À Séoul, l'indice Kospi a résisté (+0,90%, à un nouveau sommet inédit en clôture), mais en modérant nettement ses gains du début de séance.

Certes, «qu'il s'agisse d'une lassitude face au conflit ou de la conviction que celui-ci entre les États-Unis et l'Iran sera bientôt résolu, peu d'éléments indiquent que la hausse des prix du pétrole ait pesé sur les marchés obligataires et boursiers» ces derniers jours, reconnaît Skye Masters, de la National Australia Bank.

Mais face au blocage persistant d'Ormuz et à l'absence de négociations irano-américaines, «on peut se demander si les marchés financiers intègrent correctement la réalité selon laquelle les contraintes d'approvisionnement resteront problématiques un certain temps», prévient-elle.

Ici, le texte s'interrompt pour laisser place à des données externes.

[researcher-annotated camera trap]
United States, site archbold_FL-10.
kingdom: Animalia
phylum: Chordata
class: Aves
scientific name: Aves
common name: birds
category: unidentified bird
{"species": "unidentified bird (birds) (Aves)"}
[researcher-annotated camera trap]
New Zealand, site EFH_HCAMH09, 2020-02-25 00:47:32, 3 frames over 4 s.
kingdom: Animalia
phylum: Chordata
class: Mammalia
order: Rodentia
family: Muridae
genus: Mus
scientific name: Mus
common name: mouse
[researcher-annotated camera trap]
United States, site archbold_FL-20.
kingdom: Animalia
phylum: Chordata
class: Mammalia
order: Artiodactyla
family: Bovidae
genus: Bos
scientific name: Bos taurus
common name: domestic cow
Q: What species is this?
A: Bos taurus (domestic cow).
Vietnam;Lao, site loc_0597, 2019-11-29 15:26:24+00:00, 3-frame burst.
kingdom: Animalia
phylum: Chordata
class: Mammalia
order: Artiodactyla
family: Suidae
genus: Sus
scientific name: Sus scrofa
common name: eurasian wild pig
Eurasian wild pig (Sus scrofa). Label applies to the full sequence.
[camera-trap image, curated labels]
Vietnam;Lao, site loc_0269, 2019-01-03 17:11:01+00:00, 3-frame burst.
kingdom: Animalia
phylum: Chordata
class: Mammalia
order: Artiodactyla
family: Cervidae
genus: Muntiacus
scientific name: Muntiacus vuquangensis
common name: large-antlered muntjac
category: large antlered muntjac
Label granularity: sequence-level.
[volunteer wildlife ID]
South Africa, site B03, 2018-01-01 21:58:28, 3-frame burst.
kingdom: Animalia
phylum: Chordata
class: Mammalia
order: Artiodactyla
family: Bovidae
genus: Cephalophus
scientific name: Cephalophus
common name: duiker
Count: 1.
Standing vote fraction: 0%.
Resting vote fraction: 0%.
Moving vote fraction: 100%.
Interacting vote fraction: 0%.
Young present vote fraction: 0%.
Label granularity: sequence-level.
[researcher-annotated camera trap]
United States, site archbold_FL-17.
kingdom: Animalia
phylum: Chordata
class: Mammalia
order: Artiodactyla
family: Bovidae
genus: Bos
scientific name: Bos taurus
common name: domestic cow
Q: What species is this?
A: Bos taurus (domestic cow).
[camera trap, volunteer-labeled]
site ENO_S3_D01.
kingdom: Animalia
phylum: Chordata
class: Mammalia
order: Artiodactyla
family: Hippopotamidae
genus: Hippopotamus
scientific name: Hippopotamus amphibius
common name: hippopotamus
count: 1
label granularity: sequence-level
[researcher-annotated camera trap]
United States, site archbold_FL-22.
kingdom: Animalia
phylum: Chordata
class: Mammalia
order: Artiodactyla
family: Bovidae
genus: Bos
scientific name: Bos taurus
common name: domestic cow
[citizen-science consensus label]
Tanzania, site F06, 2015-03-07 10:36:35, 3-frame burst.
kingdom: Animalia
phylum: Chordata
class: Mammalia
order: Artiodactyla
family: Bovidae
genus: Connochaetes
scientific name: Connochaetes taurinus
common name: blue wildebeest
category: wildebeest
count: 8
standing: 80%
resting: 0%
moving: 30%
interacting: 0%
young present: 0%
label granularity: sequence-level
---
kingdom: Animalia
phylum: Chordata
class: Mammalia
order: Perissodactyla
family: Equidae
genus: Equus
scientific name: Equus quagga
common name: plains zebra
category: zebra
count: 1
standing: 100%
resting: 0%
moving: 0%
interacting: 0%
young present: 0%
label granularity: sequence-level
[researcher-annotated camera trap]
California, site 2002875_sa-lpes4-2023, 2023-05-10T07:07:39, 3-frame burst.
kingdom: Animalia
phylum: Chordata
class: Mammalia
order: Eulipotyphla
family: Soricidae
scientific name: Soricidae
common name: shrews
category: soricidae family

Recul de l'or, dollar stable

La monnaie américaine se stabilisait face à la devise japonaise, à 159,60 yens pour un dollar vers 06H35 GMT.

L'or, de son côté, cédait 0,53% à 4.715 dollars l'once.

Le métal précieux est en recul depuis le début de la guerre au Moyen-Orient, les perspectives inflationnistes augmentant la probabilité de hausses des taux d'intérêts, rendant moins attractif l'or, actif ne produisant pas d'intérêts.